## [Extracted text]

....

So OS X doesn't need to be defragmented eh?

Posted:
in macOS edited January 2014
Pffft. I tried to install Windows at the weekend via Bootcamp and I thought first of all that it would be an easy 3 step process:



1. burn drivers CD

2. partition drive

3. install Windows



Step 1 went great but then came step 2. I only wanted a 32GB partition from a 250GB drive that had 70GB free. It started a bit and then gave an error about not being able to move files around.



I freed up to 90GB and tried all sizes down to 5GB and every one failed. They also failed randomly. Sometimes choosing 19GB almost went through and other times it wouldn't even get going. I freed 150GB and still the same thing.



Fortunately the drive had already been cloned to an external drive so all I had to do was format it (no zeroing btw) and clone it back. Cloning back 190GB took about 3 hours. Then Bootcamp partitioned successfully first time at 32GB.



Now, I'm not saying necessarily that OS X should have a defragment tool because I've read about defrag processes taking upwards of 8 hours and it can damage your data but is there a filesystem that is not susceptible to fragmentation at all? I'm guessing that OS X can just deal with a fragmented filesystem without slowing down but surely one that is impervious to it would be even better.

....

[A data block]
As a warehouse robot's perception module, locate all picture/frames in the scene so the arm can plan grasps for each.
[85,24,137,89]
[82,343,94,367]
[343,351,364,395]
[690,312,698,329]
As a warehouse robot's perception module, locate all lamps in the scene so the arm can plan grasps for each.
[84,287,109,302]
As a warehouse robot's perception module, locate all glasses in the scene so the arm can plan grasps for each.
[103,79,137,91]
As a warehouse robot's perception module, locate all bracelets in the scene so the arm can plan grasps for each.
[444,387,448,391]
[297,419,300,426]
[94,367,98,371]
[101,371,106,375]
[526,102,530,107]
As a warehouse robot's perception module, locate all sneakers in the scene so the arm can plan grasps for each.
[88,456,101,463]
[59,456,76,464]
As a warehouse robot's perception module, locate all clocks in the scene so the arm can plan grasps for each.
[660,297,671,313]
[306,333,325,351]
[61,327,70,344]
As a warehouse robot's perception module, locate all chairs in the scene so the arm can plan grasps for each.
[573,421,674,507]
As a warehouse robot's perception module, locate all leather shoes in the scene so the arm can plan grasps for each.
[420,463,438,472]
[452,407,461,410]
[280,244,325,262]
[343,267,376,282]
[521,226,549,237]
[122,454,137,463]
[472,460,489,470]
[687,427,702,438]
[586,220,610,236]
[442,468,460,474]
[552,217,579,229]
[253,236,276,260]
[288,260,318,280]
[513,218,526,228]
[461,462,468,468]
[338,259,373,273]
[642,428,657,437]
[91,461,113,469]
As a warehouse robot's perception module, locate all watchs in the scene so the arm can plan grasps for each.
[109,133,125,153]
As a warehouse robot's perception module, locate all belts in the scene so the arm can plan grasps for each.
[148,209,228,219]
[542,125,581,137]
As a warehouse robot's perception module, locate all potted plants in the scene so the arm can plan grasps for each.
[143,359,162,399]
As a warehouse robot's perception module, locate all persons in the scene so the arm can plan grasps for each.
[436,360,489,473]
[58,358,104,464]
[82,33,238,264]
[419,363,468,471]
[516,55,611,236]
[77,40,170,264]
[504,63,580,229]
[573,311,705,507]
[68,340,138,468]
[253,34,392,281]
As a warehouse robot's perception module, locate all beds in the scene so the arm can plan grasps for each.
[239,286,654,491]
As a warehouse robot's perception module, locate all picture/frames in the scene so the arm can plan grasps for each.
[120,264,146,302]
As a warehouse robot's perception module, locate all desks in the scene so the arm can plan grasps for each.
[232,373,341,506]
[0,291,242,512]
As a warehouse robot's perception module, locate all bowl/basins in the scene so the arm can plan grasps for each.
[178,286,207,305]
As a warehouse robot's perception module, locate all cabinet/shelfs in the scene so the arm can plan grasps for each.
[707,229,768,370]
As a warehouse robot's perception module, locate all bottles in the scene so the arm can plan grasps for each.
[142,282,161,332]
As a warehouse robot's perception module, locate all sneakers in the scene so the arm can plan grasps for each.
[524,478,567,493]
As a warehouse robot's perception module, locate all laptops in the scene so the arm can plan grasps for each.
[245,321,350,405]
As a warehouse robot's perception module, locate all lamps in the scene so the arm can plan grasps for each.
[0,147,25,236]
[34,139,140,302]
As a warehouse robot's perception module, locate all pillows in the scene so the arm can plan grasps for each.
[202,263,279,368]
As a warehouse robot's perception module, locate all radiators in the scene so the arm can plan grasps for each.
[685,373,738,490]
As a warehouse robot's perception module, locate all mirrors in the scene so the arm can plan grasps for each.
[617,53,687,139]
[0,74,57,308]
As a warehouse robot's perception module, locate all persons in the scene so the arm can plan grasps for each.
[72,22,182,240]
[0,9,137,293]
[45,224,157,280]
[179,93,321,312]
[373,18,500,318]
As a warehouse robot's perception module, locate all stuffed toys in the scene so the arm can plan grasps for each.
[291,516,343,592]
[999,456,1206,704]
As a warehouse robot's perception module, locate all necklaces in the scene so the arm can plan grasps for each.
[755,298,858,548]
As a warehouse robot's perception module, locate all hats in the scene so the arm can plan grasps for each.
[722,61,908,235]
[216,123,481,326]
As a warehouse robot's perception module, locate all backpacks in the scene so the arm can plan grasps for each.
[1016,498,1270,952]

....

## [Exercise instructions]
- a) Summarize the forum post about Bootcamp partitioning in two sentences.
- b) Transcribe the rows starting at the line that contains "As a warehouse robot's perception module, locate all potted" and ending at the line that contains "[0,291,242,512]", with both of those lines included.
The forum post and the rows are unrelated material.

## [Results]
- a) The poster expected installing Windows through Bootcamp to be a simple three-step process, but creating a 32GB partition on a 250GB drive failed repeatedly with an error about not being able to move files, even after 150GB had been freed. After the drive was formatted and its data cloned back from an external drive, Bootcamp partitioned it successfully on the first try, and the poster asks whether any filesystem is not susceptible to fragmentation at all.

- b)
As a warehouse robot's perception module, locate all potted plants in the scene so the arm can plan grasps for each.
[143,359,162,399]
As a warehouse robot's perception module, locate all persons in the scene so the arm can plan grasps for each.
[436,360,489,473]
[58,358,104,464]
[82,33,238,264]
[419,363,468,471]
[516,55,611,236]
[77,40,170,264]
[504,63,580,229]
[573,311,705,507]
[68,340,138,468]
[253,34,392,281]
As a warehouse robot's perception module, locate all beds in the scene so the arm can plan grasps for each.
[239,286,654,491]
As a warehouse robot's perception module, locate all picture/frames in the scene so the arm can plan grasps for each.
[120,264,146,302]
As a warehouse robot's perception module, locate all desks in the scene so the arm can plan grasps for each.
[232,373,341,506]
[0,291,242,512]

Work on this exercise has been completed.